WHAT YOU HAVE TO DO |
Retype the listing exactly as it stands, and keep every image out.

--- INPUT DATA Enclosed Below ---

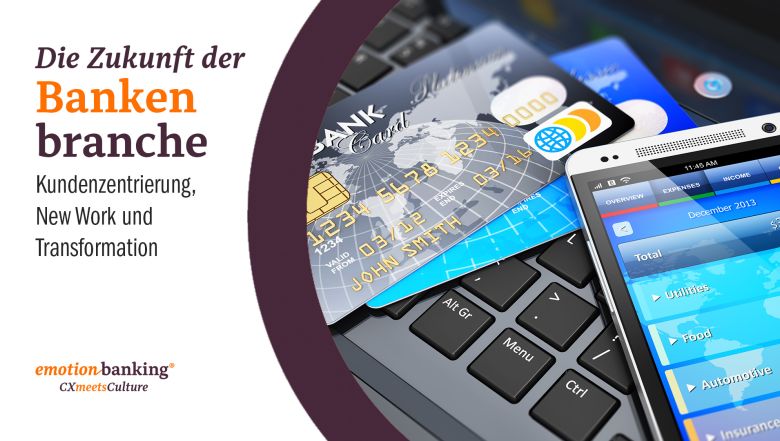 Die Zukunft der Bankenbranche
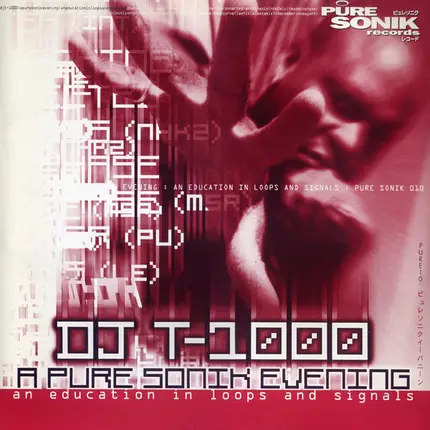 DJ T-1000 - A Pure Sonik Evening (An Education In Loops And Signals)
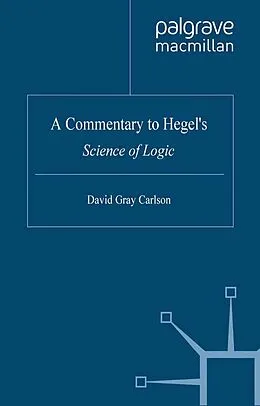 E-Book (pdf) A Commentary to Hegel's Science of Logic von David Gray Carlson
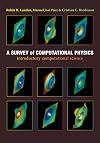 A Survey of Computational Physics: Introductory Computational Science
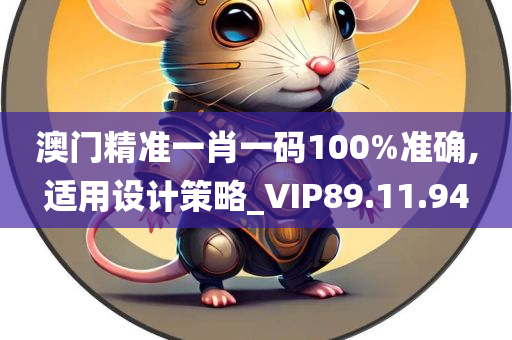 澳门精准一肖一码100%准确,适用设计策略_VIP89.11.94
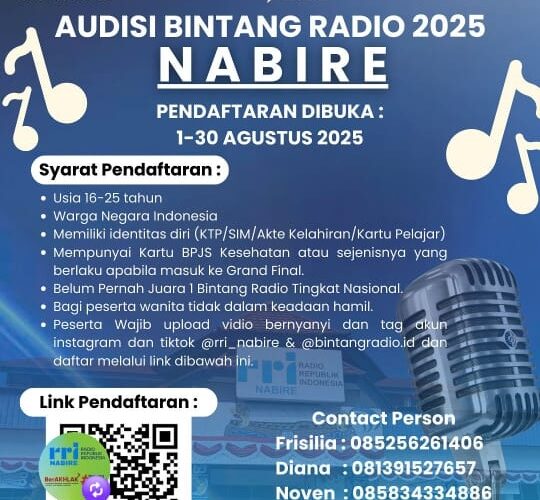Audisi Bintang Radio 2025 Digelar di Nabire, Pendaftaran Dibuka 1–30 Agustus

--- End of Enclosed INPUT DATA ---

SOLVED PROBLEM |
 Die Zukunft der Bankenbranche
 DJ T-1000 - A Pure Sonik Evening (An Education In Loops And Signals)
 E-Book (pdf) A Commentary to Hegel's Science of Logic von David Gray Carlson
 A Survey of Computational Physics: Introductory Computational Science
 澳门精准一肖一码100%准确,适用设计策略_VIP89.11.94
Audisi Bintang Radio 2025 Digelar di Nabire, Pendaftaran Dibuka 1–30 Agustus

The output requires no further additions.